Wasting The Middle: Obsessing Over Exits

What was the difference between Bear Stearns and Lehman Brothers? Well, for one thing Lehman’s failure wasn’t a singular event. In the heady days of September 2008, authorities working for any number of initialism agencies were busy trying to put out fires seemingly everywhere. Lehman had to compete with an AIG as well as a Wachovia, already preceded by a Fannie and a Freddie.

If Lehman was the personification of everything going wrong, Bear was its precursor where only the one thing seemingly did. In fact, throughout the middle of 2008 policymakers took great solace in what they thought they had achieved; sure, it was bad but only Bear went down, and even then it wasn’t a complete wipeout.

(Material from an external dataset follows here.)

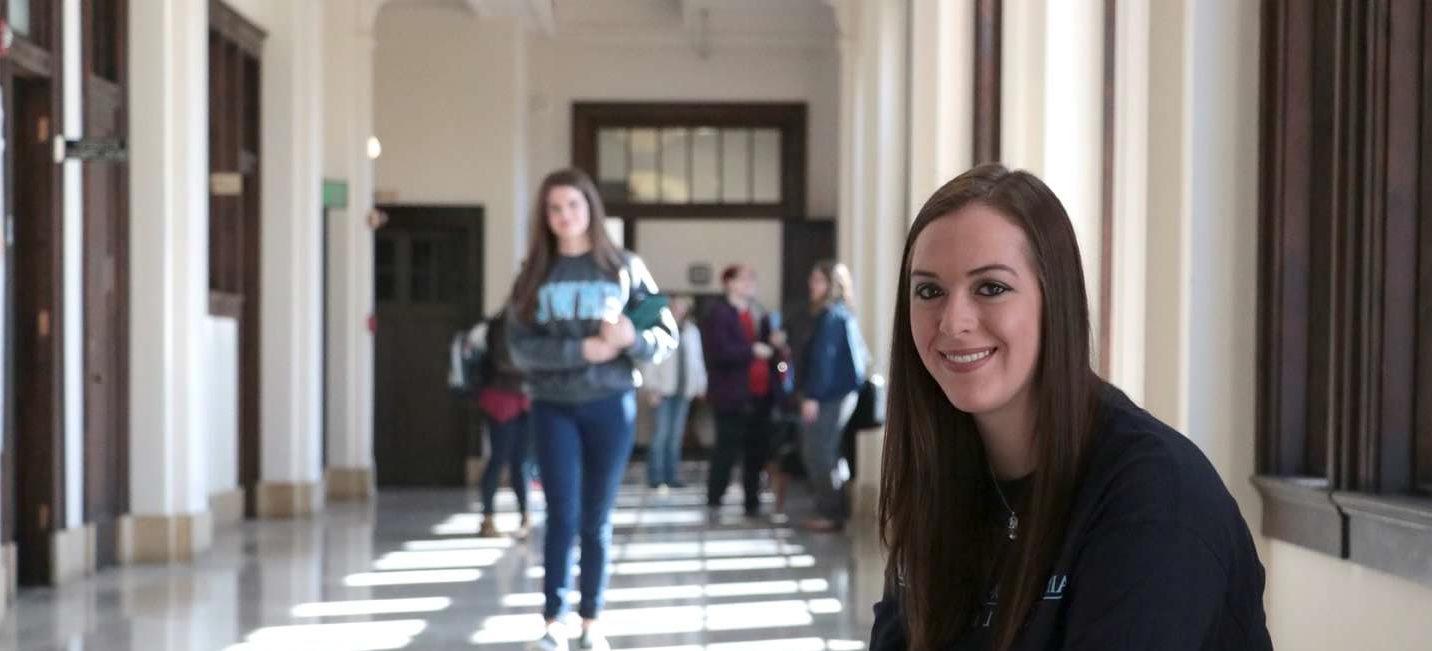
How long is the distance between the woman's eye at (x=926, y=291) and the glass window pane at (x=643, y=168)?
15510mm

The summer of 2008 for offshore markets took on a very different reality, however. The panic was really two panics, the first finishing up around March 2008 merely the set up for its much more devastating second act (the events in early 2009 could reasonably be considered as the third). Whereas Federal Reserve and government officials took comfort in only the one, Lombard Street took stock.

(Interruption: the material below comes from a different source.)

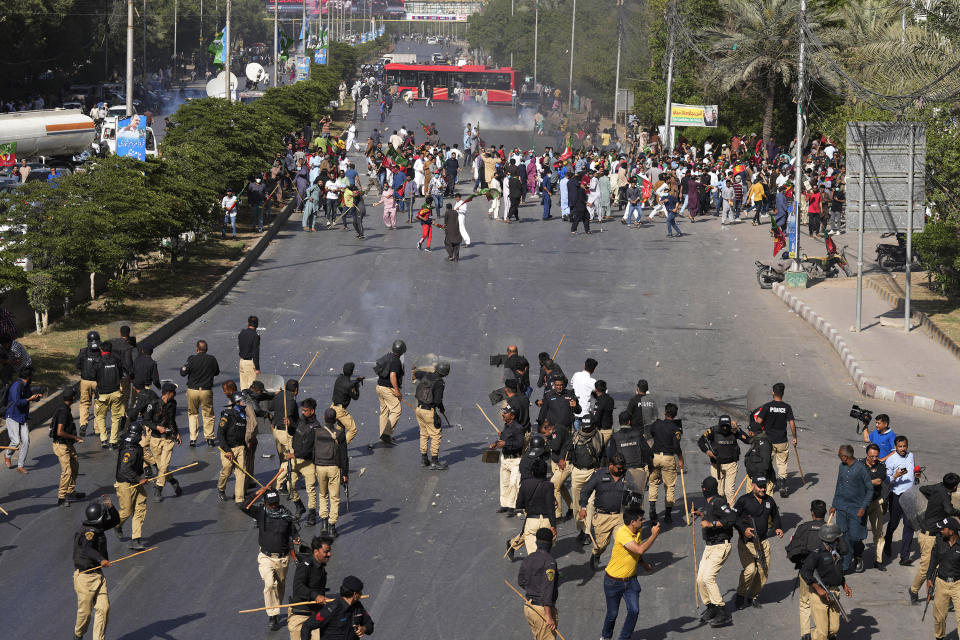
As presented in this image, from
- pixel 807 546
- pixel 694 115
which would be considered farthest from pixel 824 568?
pixel 694 115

Bear Stearns wasn’t some subprime peddler, Chairman Bernanke.

But if the opening drama was uncertainty about what was going on, the interlude between March 2008 and that September was deeper thinking about what perhaps waited for everyone in the end if it was to happen again (and to what unappreciated high probability it could). Market participants, it seemed, were willing to cut the official positive narrative some slack, maybe Bear was the worst of it, all the while still concerned that maybe it wasn’t.

It was a very short lease, a feeling public officials never truly understood. If things really did start to meaningfully improve, so be it; if they didn’t, the exits would never be large enough. That’s the point about this space between uncertainty and fear, almost a mini-reflation inside a downturn, everyone in the middle begins to worry about the exits no matter how wonderful that initial sigh of relief might feel.

The emotional appeal of the sell button (or collateral call) becomes paramount in the second part in a way it never would be in the first. Everyone might still be able to function with care and consideration, deliberate even when they are worried; fear throws all that out the window. If someone punches you in the face out of nowhere, you might hold on and wait to figure out what it was and why. If they throw a second punch, there is no doubt there is only “fight or flight.”